3. Increase reduce memory

This applies if there are very few unique values and very few values have very many recorded values (fewer than a few thousand unique values). In such cases, tuning is often done by means of hardware, and increasing JVM memory can significantly improve performance.

4. Add reduce

This applies to a large number of unique values, where some values of the field have far more records than others, but it is also less than one percent or one thousandth. As we know, in this case, the most likely result is that a large number of the same keys are partitioned to a partition, so that a Reduce performs a large amount of work. If we increase the number of Reduce, this situation will be relatively relieved. After all, there are more nodes to calculate, and even if the workload is uneven, it still needs to be Small lot.

Yarn part

1. Yarn working mechanism

2. Yarn scheduler

1. FIFO Scheduler

Single queue, first come, first served, based on the order in which jobs are submitted. Advantages: Easy to understand; Disadvantages: Does not support multiple queues and is rarely used in production environments.

2. Capacity scheduler

Resources are divided by queue. Each queue can set a certain proportion of the minimum guarantee and upper limit of resource usage. In addition, each user can set a certain upper limit of resource usage to prevent resource abuse. If the resources in one queue are available, the remaining resources can be temporarily shared with other queues.

The characteristics of

(1) The minimum guarantee and upper limit of resource usage can be set for each queue, and all applications submitted to the queue share these resources.

(2) If a queue has surplus resources, they can be temporarily shared with those queues in need of resources, and once the queue has a new application submitted, the resources released by other queues will be returned to the queue.

(3) Support multi-user shared cluster and multi-application running at the same time. To prevent a single application, user, or queue from monopolizing resources in a cluster, you can add multiple constraints (such as the number of tasks a single application can run at the same time, etc.).

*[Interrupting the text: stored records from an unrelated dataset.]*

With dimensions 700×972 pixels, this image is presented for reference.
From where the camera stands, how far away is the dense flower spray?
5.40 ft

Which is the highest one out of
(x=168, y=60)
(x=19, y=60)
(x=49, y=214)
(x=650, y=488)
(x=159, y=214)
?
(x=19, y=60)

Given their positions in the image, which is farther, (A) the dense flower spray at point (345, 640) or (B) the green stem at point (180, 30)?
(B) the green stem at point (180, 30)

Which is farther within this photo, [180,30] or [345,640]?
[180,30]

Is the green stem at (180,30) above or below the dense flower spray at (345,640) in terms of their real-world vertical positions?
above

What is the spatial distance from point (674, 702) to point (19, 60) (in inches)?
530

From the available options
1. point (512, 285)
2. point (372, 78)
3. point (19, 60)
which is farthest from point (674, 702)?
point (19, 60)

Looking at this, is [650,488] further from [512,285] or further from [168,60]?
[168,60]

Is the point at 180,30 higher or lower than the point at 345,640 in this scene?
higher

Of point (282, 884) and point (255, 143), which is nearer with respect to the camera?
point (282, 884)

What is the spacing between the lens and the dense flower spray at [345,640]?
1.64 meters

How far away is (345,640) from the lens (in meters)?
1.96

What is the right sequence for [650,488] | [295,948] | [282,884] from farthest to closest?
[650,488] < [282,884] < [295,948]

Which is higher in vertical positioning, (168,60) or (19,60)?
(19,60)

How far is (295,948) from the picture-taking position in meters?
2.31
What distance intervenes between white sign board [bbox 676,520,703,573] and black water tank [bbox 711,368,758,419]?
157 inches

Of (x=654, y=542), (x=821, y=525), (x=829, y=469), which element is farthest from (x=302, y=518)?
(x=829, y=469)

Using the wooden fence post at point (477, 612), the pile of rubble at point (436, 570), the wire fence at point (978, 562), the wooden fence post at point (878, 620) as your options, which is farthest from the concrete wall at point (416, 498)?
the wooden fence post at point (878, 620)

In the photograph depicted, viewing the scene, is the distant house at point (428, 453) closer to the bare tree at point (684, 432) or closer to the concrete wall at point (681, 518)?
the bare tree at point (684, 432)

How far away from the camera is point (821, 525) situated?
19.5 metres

(4) Each queue has a strict ACL list specifying its access users, and each user can specify which users are allowed to view the running status of their application or control the application (such as killing the application).

3. Fair scheduler

Fair scheduler can be applied for all of the “average” fair allocation of resources, of course, this is “fair” can be configured, known as the weight, can be in the allocation file for each queue set weight of the allocation of resources, and if not set, the default is 1 (due to the default weight is the same, so in the case of do not do the configuration, operation (queue) between the resources of the same). The goal of the fairness scheduler design is that all jobs get a fair amount of resources on a time scale. The gap between what a job should have at any given moment and what it actually has is called a “shortfall”, and the scheduler allocates resources to the job with the biggest shortfall first.

Features:

(1) Resource sharing is allowed, that is, when an APP is running, if no task is executed in other queues, other queues (queues not belonging to the APP) can be used, and the occupied queues can be released when other queues have APPS that need resources. All apps allocate resources from resource queues.

(2) When there are tasks in the queue, the queue will obtain at least the minimum resources. When queue resources are used up, other queues can use them.

(3) When the queue cannot meet the minimum resources, it can preempt from other queues.